Insurrezione: uno scontro generazionale tutto spagnolo

Un romanzo a due voci, che si alternano nei capitoli. Aitor, il padre. Ana la figlia.
Tutti e due ribelli, l’uno piegato dalla routine, l’altra infuocata dalle ingiustizie.
Aitor, sottopagato e sottostimato dipendente di una radio, che continua a girare con una vecchia auto sportiva, vestigia di un tempo che fu.
Ana, ragazzina diversa, bullizzata ma non per questo doma. Ana che fugge per la prima volta a quattordici anni nel bel mezzo di una gita scolastica solo per capire cosa vuol dire evadere, cavarsela da sola.
Eppure Aitor e Ana erano stati molto legati. Dal divorzio con Isabel le cose cambiano in casa, Ana e Luis, suo fratello scelgono di vivere col padre, un padre che si è lasciato andare col flusso della marea umana che lo circonda.
Il fuoco di Ana non le permette di restare e, ancora minorenne, fugge di nuovo finendo in una casa occupata a Lavapiés. Si, El Agujero, “Il Buco” è il posto dove vivere. Lì si respira un senso nuovo della vita, quello che cercava. “Morte al senso comune, abbasso le verità di tutta la vita”.
Alfon è il suo mentore e la introduce in un mondo in costruzione. Bisogna eliminare divisioni, classificazioni, compartimenti stagni, nulla di prestabilito, ordinato, imposto.
Ana vuole scegliere la parte in cui stare, ed è quella dei deboli, dei reietti, degli emarginati. Il Buco accoglie tutta questa accozzaglia di disperati che non si arrendono alle convenzioni con l’idea di cambiare il mondo, cambiare la visione ottusa e costrittiva che la società impone.
Si può e si deve essere ribelli ma perché? Per scelta? Per convenzione? Per credo? O perché è l’unica via?
L’unico aggancio con la famiglia Ana lo mantiene con il fratello che non rivela ciò al padre ma che, dopo aver vinto una borsa di studio a Boston, decide di partire.

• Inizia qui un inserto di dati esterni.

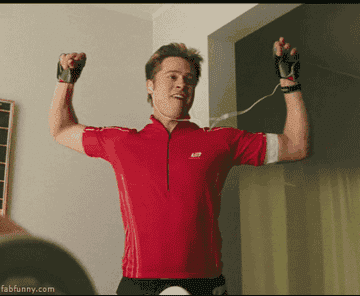 GIF from &quot;Burn After Reading&quot; of Brad Pitt dancing in in workout clothes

Ana lo disprezza quando Luis va a salutarla, nemmeno lui ha più un senso per lei, anche Luis è caduto nelle maglie dele convenzioni, della piccola borghesia che si presta come manodopera al potere.
Alfon chiama tutti all’azione perché cos’è la ribellione senza insurrezione?
Si decide di mettere in atto un’azione di forza, che richiamerà l’attenzione pubblica su di loro, sul loro credo. Una bomba in un centro commerciale in costruzione ma dopo una votazione farsesca, è solo Ana pronta all’azione.
Prende la metro saltando il tornello “come un animale della savana” e mette in pratica il piano di Alfon, tanto folle quanto inutile.
L’investigatore privato che Aitor e sua moglie Isabel avevano assoldato la segue e la riprende. Ricatta Aitor chiedendogli dei soldi per non denunciare Ana ma Aitor, con un furbo colpo di scena si prende gioco di lui.
E’ convinto Aitor di poterla salvare, lei è la sua bambina e si, lui la salverà ne è sicuro.
Solo che Ana non si piega, non accetta aiuti, rifiuta sinceramente e totalmente quel mondo che non le appartiene. Torna nella spiaggia dove era arrivata tre anni prima, dove aveva incontrato Alfon la prima volta, immagina il suo futuro di selvaggia su quei lidi e poi si lascia andare nel mare.
I capitoli sono brevi ma pieni di riflessioni che inducono a passare dalla parte di Ana, dei ribelli ma la maggior parte di loro non crede fino in fondo alla ribellione, all’insurrezione. Vivono così solo perché è l’unico modo che conoscono. Una massa di disperati che sopravvive come può.
I dialoghi non sono evidenziati come tali e questo genera un flusso di pensieri che si incrociano ed incontrano come un suono a due voci.
I concetti, i pensieri, le riflessioni sul mondo odierno che schiaccia sempre più gli esseri umani, la massificazione dell’individuo, la schiavitù del liberismo, l’assenza di poesia e di letteratura che caratterizza sempre più l’umanità tutta diretta verso lo sfruttamento delle risorse umane per il solo fine della produttività sono descritte in maniera eccellente ma quasi parossistica tanto da lasciare un gusto amaro e consapevole.
“Insurrezione” costringe a riflettere sulla nostra vita, ed è questa la cosa più profonda, e per certi versi, triste del romanzo di Ovejero.